By Gayla Grace
Piano lessons were not an option for me as a child. My father was a trained musician who insisted his four daughters start piano lessons at an early age. I didn't always enjoy the piano and often grumbled about the mandated practice sessions (30 minutes before school and 30 minutes after). My piano teacher was strict and had high expectations of his students. But I am thankful today it was a requirement my parents didn't budge on.
Music lessons compete with a multitude of other activities for our children's time and our money. So, how do we determine if music lessons are right for our child? Does it really make a difference in the long run if we expose our children to music education? There are a lot of studies out and the evidence is overwhelming; the benefits of music lessons far outweigh the cost and inconvenience it poses to the parent to provide them.
Research cites the advantages of music lessons from preschoolers to adults.
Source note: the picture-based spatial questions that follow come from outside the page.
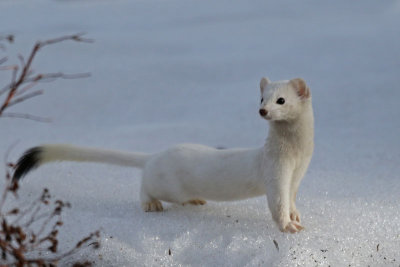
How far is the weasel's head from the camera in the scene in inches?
57.7

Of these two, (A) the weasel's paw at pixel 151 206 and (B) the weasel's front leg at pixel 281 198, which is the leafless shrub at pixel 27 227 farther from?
(B) the weasel's front leg at pixel 281 198

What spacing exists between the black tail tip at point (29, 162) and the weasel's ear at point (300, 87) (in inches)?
32.8

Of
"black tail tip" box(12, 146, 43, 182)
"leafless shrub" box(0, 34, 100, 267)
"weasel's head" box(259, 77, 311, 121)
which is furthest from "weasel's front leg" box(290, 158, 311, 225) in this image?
"black tail tip" box(12, 146, 43, 182)

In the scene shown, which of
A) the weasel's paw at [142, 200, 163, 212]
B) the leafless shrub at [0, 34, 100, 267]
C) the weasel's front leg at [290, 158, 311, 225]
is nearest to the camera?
the leafless shrub at [0, 34, 100, 267]

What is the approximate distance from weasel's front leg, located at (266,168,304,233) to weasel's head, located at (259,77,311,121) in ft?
0.52

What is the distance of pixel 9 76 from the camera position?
139 inches

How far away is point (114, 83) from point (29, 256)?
2.06 meters

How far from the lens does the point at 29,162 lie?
183 centimetres

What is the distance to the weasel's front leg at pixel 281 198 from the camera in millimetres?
1542

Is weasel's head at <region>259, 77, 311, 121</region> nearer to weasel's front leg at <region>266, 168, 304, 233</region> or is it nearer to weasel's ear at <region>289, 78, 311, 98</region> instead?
weasel's ear at <region>289, 78, 311, 98</region>

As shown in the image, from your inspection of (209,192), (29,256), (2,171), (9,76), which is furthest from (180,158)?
(9,76)

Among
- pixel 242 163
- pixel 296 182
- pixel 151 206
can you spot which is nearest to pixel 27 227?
pixel 151 206

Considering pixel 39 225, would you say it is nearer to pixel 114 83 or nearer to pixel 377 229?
pixel 377 229

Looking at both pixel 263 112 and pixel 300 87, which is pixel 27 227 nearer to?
pixel 263 112
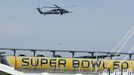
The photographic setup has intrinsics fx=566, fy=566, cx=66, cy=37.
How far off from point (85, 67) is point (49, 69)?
274 inches

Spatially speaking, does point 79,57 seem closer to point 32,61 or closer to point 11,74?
point 32,61

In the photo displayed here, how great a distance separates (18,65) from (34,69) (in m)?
2.91

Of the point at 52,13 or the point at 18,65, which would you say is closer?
the point at 18,65

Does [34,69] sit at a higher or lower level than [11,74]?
lower

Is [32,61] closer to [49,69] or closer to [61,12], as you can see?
[49,69]

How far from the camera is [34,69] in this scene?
99125mm

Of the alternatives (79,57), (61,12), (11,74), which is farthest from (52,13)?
(11,74)

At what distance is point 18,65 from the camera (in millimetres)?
98562

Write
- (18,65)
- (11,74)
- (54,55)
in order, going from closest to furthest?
(11,74)
(18,65)
(54,55)

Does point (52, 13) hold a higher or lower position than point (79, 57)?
higher

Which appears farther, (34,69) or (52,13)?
(52,13)

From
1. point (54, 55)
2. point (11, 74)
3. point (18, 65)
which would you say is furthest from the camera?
point (54, 55)

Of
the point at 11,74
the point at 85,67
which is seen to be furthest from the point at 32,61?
the point at 11,74

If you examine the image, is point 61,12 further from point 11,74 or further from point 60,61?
point 11,74
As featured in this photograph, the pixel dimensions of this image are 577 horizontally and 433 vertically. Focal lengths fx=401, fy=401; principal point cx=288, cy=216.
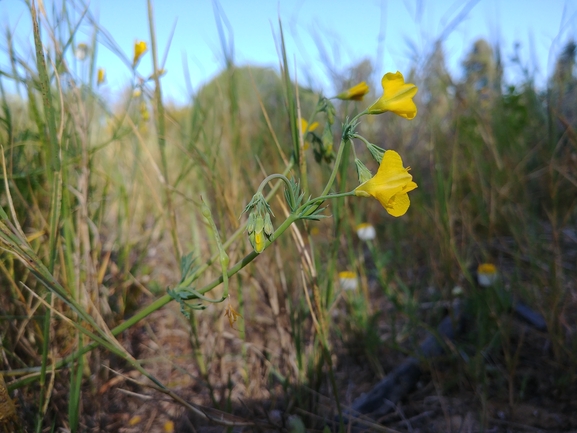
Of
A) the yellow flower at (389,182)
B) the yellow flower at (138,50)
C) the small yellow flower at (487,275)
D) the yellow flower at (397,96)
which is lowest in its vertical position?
the small yellow flower at (487,275)

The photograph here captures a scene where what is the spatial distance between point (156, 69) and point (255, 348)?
33.9 inches

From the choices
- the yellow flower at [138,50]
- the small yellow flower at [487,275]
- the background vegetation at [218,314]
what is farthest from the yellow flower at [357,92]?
the small yellow flower at [487,275]

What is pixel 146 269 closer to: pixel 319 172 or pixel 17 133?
pixel 17 133

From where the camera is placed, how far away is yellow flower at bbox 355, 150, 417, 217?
24.9 inches

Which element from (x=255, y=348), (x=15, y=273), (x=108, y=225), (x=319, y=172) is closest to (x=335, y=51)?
(x=319, y=172)

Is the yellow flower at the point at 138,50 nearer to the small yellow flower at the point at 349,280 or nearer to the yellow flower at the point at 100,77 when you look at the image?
the yellow flower at the point at 100,77

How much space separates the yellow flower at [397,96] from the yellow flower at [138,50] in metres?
0.70

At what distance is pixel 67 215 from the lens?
1008mm

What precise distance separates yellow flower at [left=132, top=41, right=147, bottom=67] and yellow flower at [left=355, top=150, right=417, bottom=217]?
774mm

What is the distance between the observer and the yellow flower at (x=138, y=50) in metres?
1.07

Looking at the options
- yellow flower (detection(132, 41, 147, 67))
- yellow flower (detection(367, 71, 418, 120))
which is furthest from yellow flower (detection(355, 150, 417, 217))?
yellow flower (detection(132, 41, 147, 67))

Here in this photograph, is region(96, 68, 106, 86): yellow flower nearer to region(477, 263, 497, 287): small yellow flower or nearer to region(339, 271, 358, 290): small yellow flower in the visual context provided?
region(339, 271, 358, 290): small yellow flower

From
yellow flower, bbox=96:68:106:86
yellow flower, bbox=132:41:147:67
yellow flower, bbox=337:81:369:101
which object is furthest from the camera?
yellow flower, bbox=96:68:106:86

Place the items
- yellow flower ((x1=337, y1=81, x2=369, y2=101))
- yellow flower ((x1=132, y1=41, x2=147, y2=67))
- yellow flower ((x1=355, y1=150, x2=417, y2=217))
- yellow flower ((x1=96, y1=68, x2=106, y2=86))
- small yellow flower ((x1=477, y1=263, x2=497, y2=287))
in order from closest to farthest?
yellow flower ((x1=355, y1=150, x2=417, y2=217)), yellow flower ((x1=337, y1=81, x2=369, y2=101)), yellow flower ((x1=132, y1=41, x2=147, y2=67)), yellow flower ((x1=96, y1=68, x2=106, y2=86)), small yellow flower ((x1=477, y1=263, x2=497, y2=287))
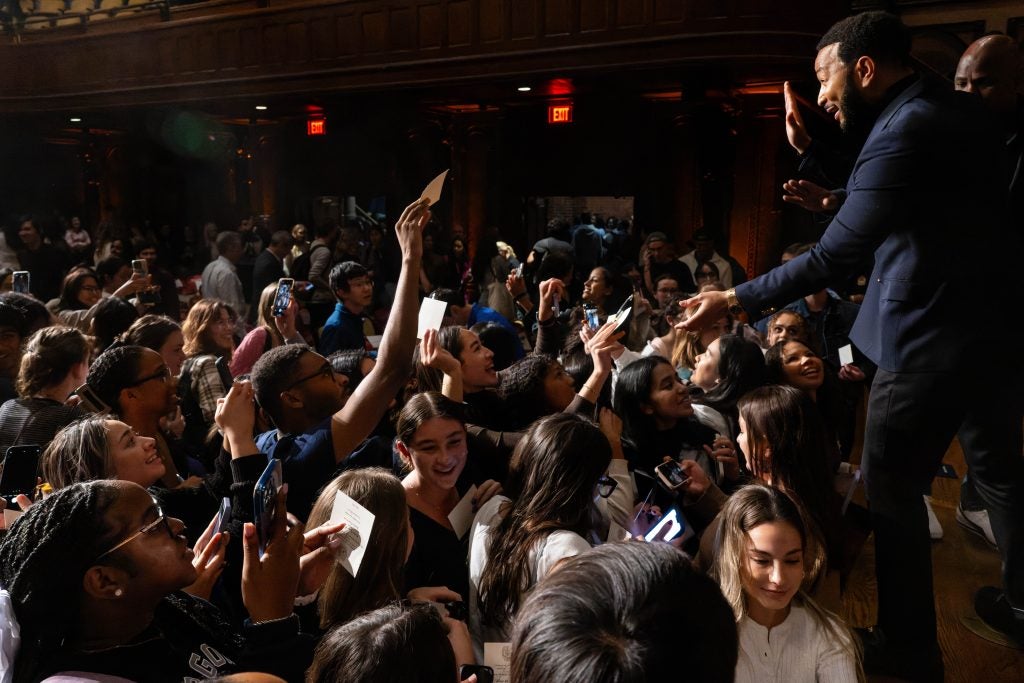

A study with six-year-old children, led by Dr. Glenn Schellenberg titled, "Music Lessons Enhance IQ," shows an increase in IQ scores for children taking piano or voice lessons for one year over the children without music lessons. Published in Psychological Science in August 2004, this research provides evidence that the study of music promotes intellectual development. Another study led by Dr. James Catterall at UCLA, tracking more than 25,000 students over a ten-year period, indicates that students who study music achieve higher test scores on standardized tests and other proficiency exams, regardless of socioeconomic background. A Columbia University study reveals that students in the arts are found to be more cooperative with teachers and peers, more self-confident, and better able to express their ideas. And a study with adults by Dr. Frederick Tims published in AMC Music News in 1999, cites significant decreases in anxiety, depression, and loneliness following keyboard lessons. The study reports that, "during moments of musical euphoria, blood travels through the brain to areas where other stimuli can produce feelings of contentment and joy-and travels away from brain cell areas associated with depression and fear."
Other studies have identified improvements in hand-eye coordination, concentration, memory development, listening skills, and the overall process of learning through music lessons. Students also gain enhanced self-esteem and confidence as they perform in front of a teacher on a weekly basis and participate regularly in recitals or other performances.
Studying music encourages self-discipline and perseverance, along with time-management and organizational skills. Weekly lessons require students to prioritize their schedules to allow for regular practice time. When taking lessons as a child, I tried to be prepared with each assigned piece to avoid an uncomfortable lesson or reprimand by my teacher. I was heavily involved in church activities and sports at school, but I learned to manage my time to allow adequate practice time on the piano.
Music lessons can begin as early as four years old, but an older child (seven or eight years of age) has a greater attention span and focus for a musical instrument. It is important that a child have the desire to play an instrument, and not be forced by Mom or Dad to take lessons. Experimenting with different instruments will help a child determine what instrument he is best suited for. If a child begins lessons, he should commit to several months of study to gain a "feel" for the instrument.
Finding a teacher that your child can relate to is also important. Learning to play an instrument should be fun and interactive, although it requires a fair amount of work. Referrals from other parents and students can help in the selection process. Interviewing a potential teacher can help identify teaching styles and personality traits before beginning lessons. It is also important to know the fee schedule and policies regarding make-up lessons.
It is never too late to learn to play a musical instrument. As a piano instructor, I find adult students are often the most committed and disciplined in the learning process. Adults are willing to prioritize their lessons and practice time over other commitments. Adult students have better focus and longer attention spans, allowing for faster learning and greater satisfaction with the process. Music lessons offer a new challenge for adults and can have therapeutic effects.
Learning to play a musical instrument is like earning an education - once you obtain it, it cannot be taken away from you and yet, can provide enjoyment and satisfaction for the rest of your life. So, what are you waiting for? Seize the opportunity and schedule some music lessons today for you or your child!